Not all of the millions of gallons of oil gushing into the Gulf of Mexico are coming from the blown-out well damaged by an explosion on the Deepwater Horizon rig.
Instead, some of the oil may be leaking from a nearby drilling rig named the Ocean Saratoga, the Mobile (Ala.) Press-Register newspaper reported Tuesday.
That rig has been leaking since at least April 30, 10 days after the explosion on the Deepwater Horizon rig that killed 11 oil workers. Federal officials cited the Ocean Saratoga leak in a trajectory map for oil washing ashore from the Deepwater Horizon spill, the newspaper reported.
Federal officials didn't respond to the newspaper's request for comment, and officials from Ocean Saratoga's owner, Diamond Offshore, referred the newspaper's questions to Taylor Energy Co., which owns the well.
But Taylor said in a statement late Tuesday that the photographs are evidence only of government-approved work long under way, not a second major leak, an energy company said Tuesday.
The company said that that the production platform about 70 miles southwest of the Deepwater Horizon disaster was collapsed during Hurricane Ivan in 2004 by an underwater mudslide.
Pictures taken by an aerial photographer over the weekend and posted on the Internet suggested that oil was leaking from the drilling rig Ocean Saratoga, owned by Diamond Offshore Inc., and that a nearby vessel with a hose overboard was applying dispersant.
But Taylor said the work boat was conducting scheduled drainage of the subsea containment system. The site has three containment domes below the surface, the company said.
The domes had "substantially reduced" sheening over time, Taylor said, and leakage was slight because more than 100 feet of mud and sediment cover the wells. Federal authorities have approved the cleanup project, which is under about 500 feet of water, Taylor said.
Taylor Energy president Will Pecue said in the statement that the company had been working with both the Coast Guard and the Mineral Management Service "to address the resulting environmental impacts of one of the 10 most intense hurricanes ever recorded."
Diamond Offshore said late Tuesday there had been no leak from its rig.

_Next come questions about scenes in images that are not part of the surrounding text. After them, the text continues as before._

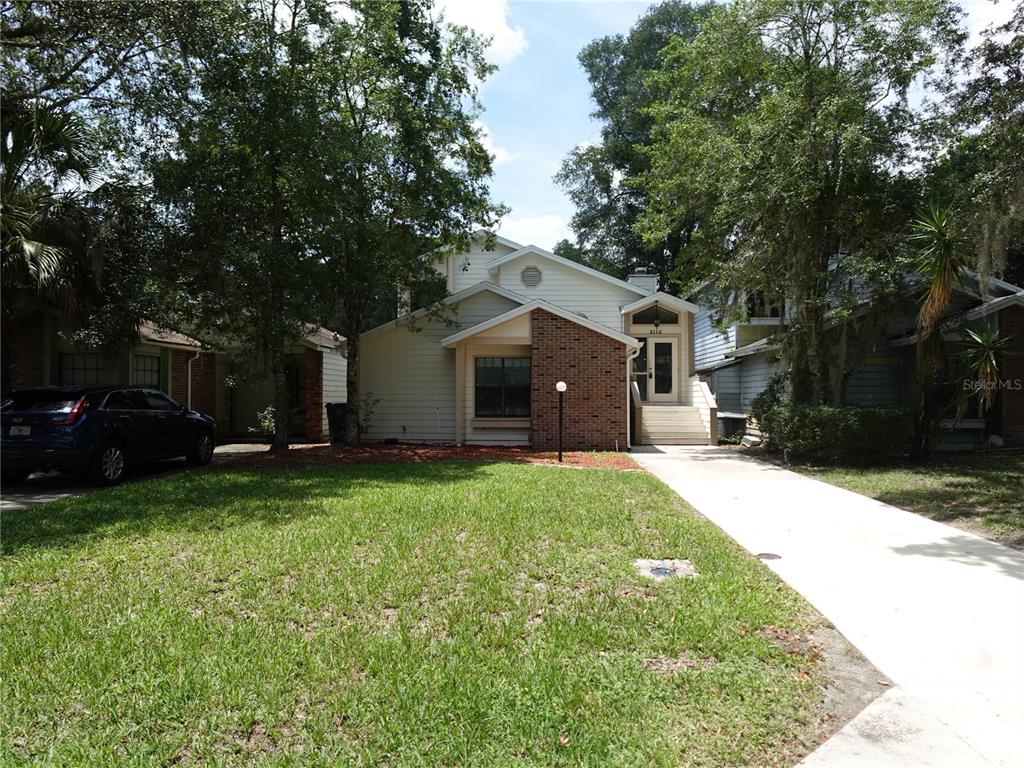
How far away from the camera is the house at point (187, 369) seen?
15.0m

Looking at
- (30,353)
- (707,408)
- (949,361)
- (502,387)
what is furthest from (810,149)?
(30,353)

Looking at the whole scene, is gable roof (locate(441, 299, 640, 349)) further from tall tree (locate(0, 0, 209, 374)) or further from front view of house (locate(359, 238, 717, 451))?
tall tree (locate(0, 0, 209, 374))

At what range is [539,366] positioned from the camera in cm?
1576

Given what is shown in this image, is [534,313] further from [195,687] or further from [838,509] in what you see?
[195,687]

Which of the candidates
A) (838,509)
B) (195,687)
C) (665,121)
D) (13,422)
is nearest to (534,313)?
(665,121)

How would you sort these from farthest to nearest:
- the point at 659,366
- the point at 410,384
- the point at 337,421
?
the point at 659,366 → the point at 410,384 → the point at 337,421

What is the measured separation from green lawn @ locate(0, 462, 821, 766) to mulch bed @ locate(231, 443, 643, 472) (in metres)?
5.69

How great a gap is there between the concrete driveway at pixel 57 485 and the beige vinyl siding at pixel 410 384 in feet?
14.1

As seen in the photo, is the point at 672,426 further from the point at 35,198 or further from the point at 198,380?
the point at 35,198

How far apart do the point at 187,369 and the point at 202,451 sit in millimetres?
5815

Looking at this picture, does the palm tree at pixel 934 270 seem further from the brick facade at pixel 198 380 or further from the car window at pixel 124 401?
the brick facade at pixel 198 380

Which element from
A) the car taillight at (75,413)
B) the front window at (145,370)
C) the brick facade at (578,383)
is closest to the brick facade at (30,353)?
the front window at (145,370)

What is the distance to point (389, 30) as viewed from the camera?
46.3 feet

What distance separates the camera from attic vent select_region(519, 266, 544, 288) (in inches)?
874
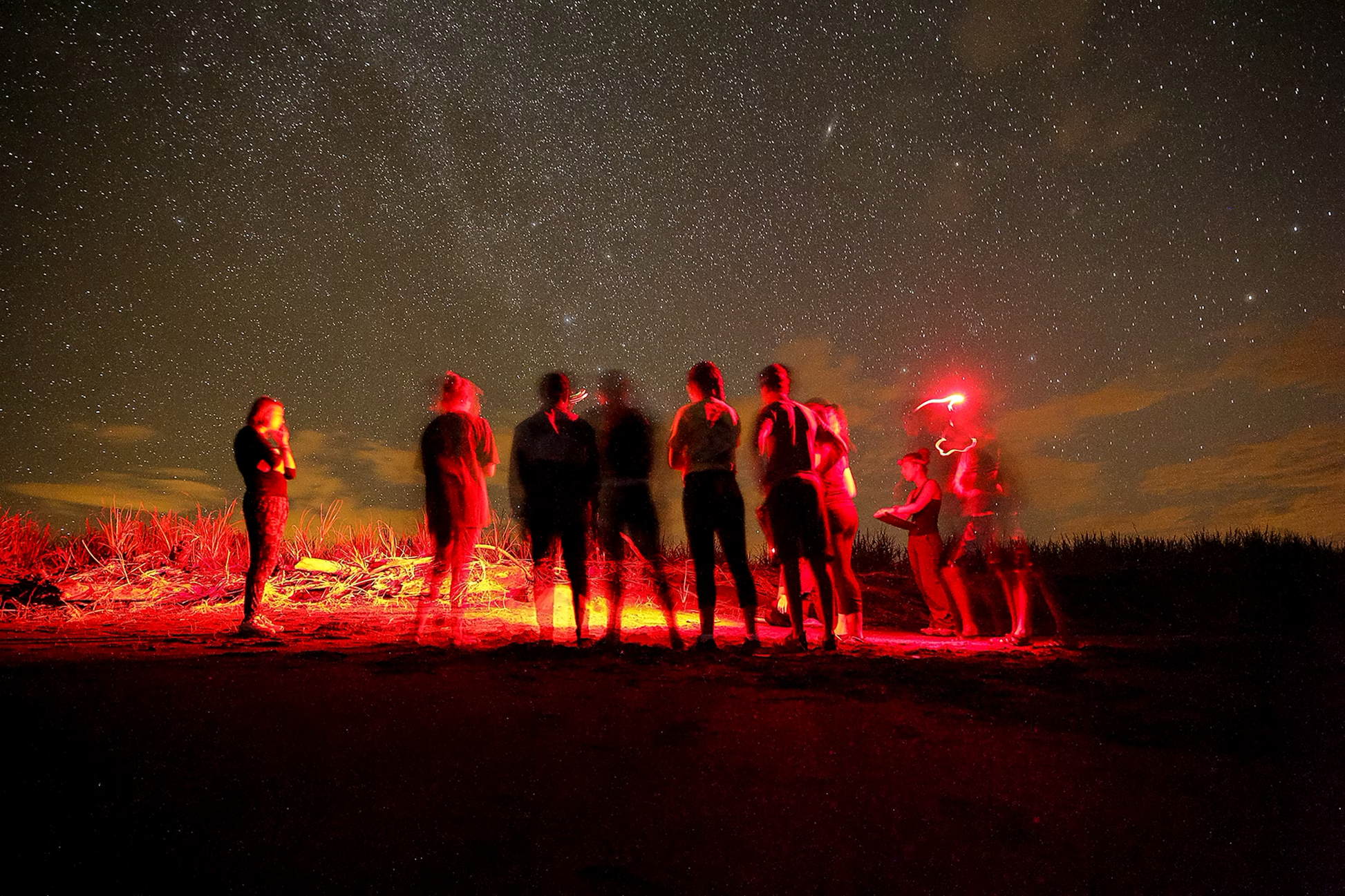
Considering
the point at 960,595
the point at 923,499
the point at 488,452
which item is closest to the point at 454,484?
the point at 488,452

The Coast Guard and MMS said earlier Tuesday that they were putting information together about the site but had not commented again by late in the day.
MMS records show Taylor Energy has been working on cleaning up, decommissioning and abandoning the site since 2005.
Hundreds of platforms and wells dot the Gulf of Mexico, and releases of oil are not uncommon.
Although Taylor Energy sold virtually all its properties in 2009 to Ankor Energy LLC, which retained most of Taylor's staff and top management, Ankor said Tuesday that the lease was still owned and handled by Taylor.